── Data for review ──

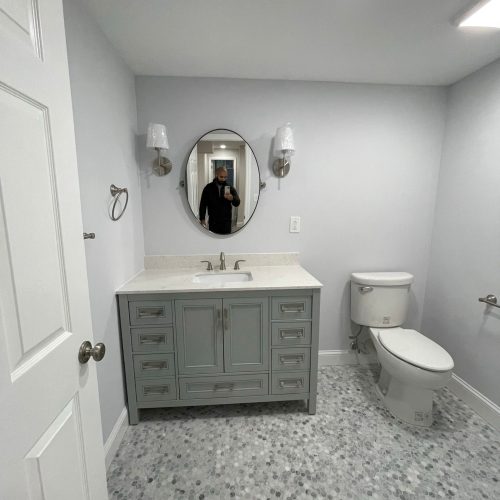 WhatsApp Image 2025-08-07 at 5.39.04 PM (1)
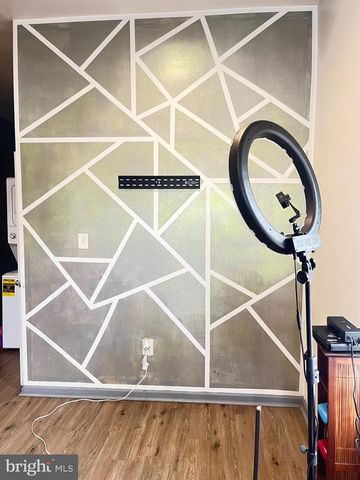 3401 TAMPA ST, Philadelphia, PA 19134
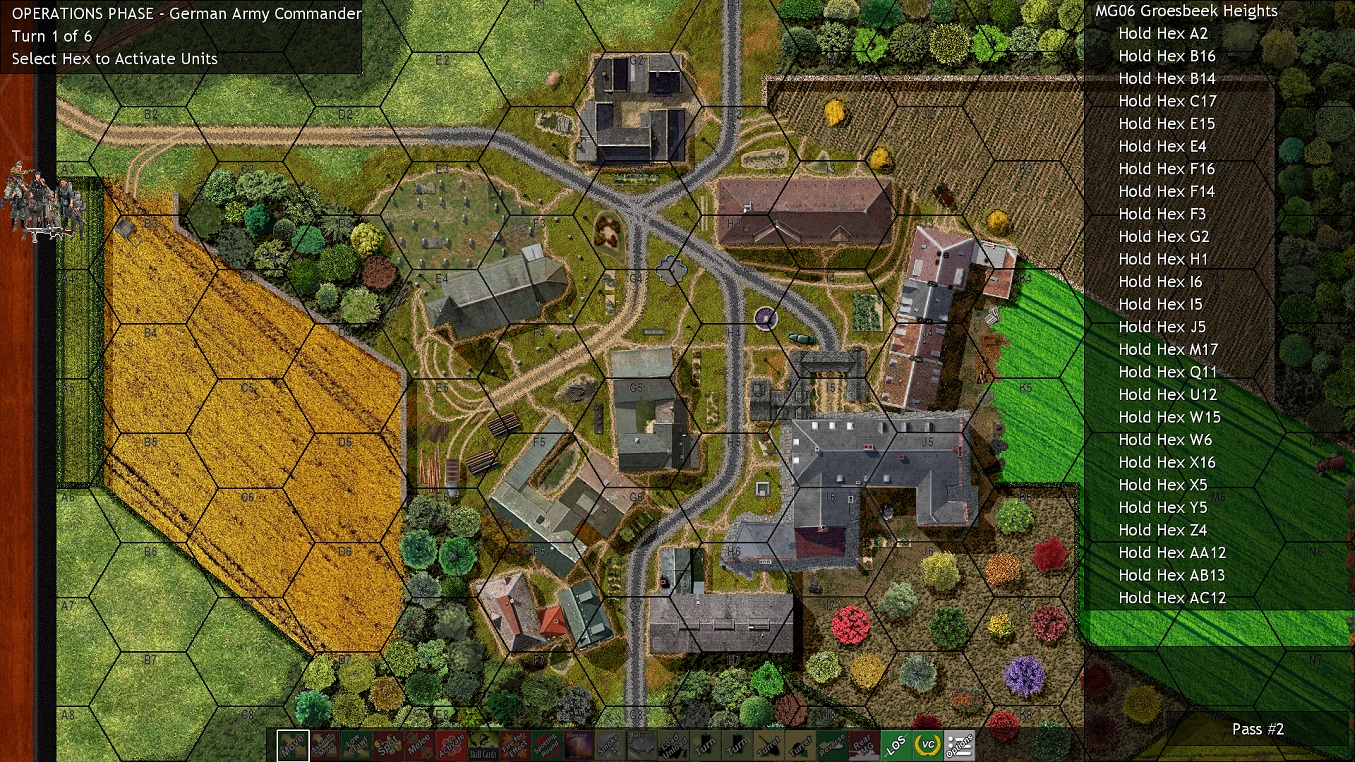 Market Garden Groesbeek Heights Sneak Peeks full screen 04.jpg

───
── Data for review ──

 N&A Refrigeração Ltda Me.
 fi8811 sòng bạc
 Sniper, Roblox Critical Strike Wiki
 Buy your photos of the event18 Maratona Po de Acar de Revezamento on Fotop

───

Work item: From the entries above, write out only the lines starting at the line that holds "Sniper, Roblox Critical Strike Wiki" and ending at the line that holds "Buy your photos", keeping both and matching them exactly.

Finished exercise:
 Sniper, Roblox Critical Strike Wiki
 Buy your photos of the event18 Maratona Po de Acar de Revezamento on Fotop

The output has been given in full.